Princeton Global Science (PGS, available here http://princetonglobalscience.org) is a new initiative of Princeton University Press highlighting the work of our authors and their books in addressing the great scientific and technological issues alive in the world today.
On the first and fifteenth of each month we will be featuring on the Princeton Global Science blog a recent PUP author, book, series, or other publication that delivers an important message on scientific research, science policy, or the connection between science and culture.
Inspiring PGS are three separate but related factors:
First, as a publisher of science we are launching PGS in response to calls for greater science literacy both among the general public and in our schools and colleges. PGS will address the need to publicize news of the latest research initiatives conducted in society’s interest, the ongoing integration of the “two cultures” of scientific and humanistic knowledge, and the accelerating penetration of technological innovation in people’s lives and society. PGS will serve as a continuing narrative designed to engage these concerns over time.
Second, we see in PGS an opportunity to unite the full array of our science lists in a single venue for communicating what is new and important on these lists to our readers, reviewers, publishing partners, and to science educators and advocates all over the world.
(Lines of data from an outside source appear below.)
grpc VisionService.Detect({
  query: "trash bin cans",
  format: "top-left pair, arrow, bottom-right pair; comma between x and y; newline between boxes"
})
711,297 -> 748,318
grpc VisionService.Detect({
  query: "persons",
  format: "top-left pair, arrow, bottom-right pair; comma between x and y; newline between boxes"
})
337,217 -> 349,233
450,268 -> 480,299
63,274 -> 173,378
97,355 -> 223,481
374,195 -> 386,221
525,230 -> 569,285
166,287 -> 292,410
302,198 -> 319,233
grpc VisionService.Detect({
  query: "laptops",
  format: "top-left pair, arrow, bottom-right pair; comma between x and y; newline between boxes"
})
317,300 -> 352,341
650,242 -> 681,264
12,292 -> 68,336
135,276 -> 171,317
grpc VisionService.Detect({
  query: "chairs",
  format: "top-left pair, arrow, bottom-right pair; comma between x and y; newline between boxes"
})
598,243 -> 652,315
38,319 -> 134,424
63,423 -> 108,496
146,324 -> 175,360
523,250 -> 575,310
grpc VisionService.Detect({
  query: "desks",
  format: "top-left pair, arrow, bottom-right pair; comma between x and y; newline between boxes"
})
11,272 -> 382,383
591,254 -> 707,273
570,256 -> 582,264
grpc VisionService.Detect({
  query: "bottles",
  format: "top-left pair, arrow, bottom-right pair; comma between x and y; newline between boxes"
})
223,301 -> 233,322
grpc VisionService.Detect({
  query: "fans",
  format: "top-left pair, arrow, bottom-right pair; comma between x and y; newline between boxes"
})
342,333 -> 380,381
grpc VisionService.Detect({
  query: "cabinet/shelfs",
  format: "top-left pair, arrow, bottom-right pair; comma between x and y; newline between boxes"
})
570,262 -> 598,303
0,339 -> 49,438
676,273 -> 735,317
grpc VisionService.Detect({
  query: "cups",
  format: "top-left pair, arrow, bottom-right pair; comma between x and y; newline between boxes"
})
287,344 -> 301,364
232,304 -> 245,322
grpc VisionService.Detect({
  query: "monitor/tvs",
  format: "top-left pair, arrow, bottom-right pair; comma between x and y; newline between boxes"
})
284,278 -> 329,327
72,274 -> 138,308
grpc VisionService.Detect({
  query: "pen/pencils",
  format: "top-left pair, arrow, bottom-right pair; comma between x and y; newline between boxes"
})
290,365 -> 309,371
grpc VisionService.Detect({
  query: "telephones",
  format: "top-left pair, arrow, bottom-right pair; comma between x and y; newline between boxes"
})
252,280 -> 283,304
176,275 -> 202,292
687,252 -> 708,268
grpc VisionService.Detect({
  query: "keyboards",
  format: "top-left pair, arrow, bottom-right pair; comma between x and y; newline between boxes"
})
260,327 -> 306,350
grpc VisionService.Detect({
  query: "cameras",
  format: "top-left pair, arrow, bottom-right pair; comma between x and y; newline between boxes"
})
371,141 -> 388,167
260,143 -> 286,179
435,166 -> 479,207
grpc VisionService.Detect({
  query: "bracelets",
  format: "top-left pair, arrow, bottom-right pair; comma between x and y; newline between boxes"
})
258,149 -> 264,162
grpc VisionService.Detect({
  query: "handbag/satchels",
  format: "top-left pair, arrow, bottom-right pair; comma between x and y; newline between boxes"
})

The Press has had a long, continuous, and distinguished history of publishing science since publication of Albert Einstein’s The Meaning of Relativity in 1922. Now, nearly a century later, we are distinctive among American university presses not only for publishing throughout the physical and biological sciences, natural history, mathematics, and cognitive science, but also for our social scientific investigations into science, history of science, and science and public policy. PGS provides us the opportunity to communicate the best of them, emphasizing the whole, not merely the sum of the parts.
Third, the opportunity to reach our audience in countries all over the world is much greater than it has ever been, and we see PGS as a prime opportunity to transmit important information on science and related fields to those engaged in scientific research, education, and writing across the globe.
In the same spirit, we see PGS as a new and constructive element in enriching the greater conversation among our authors and editors as they engage with members of the science media, with booksellers and science policy professionals, and with educators, advocates, and students. We look forward to having members of each of these communities and beyond come to see PGS as a locus for engaging important new science ideas.
We hope you will join us in celebrating the launch of Princeton Global Science this month.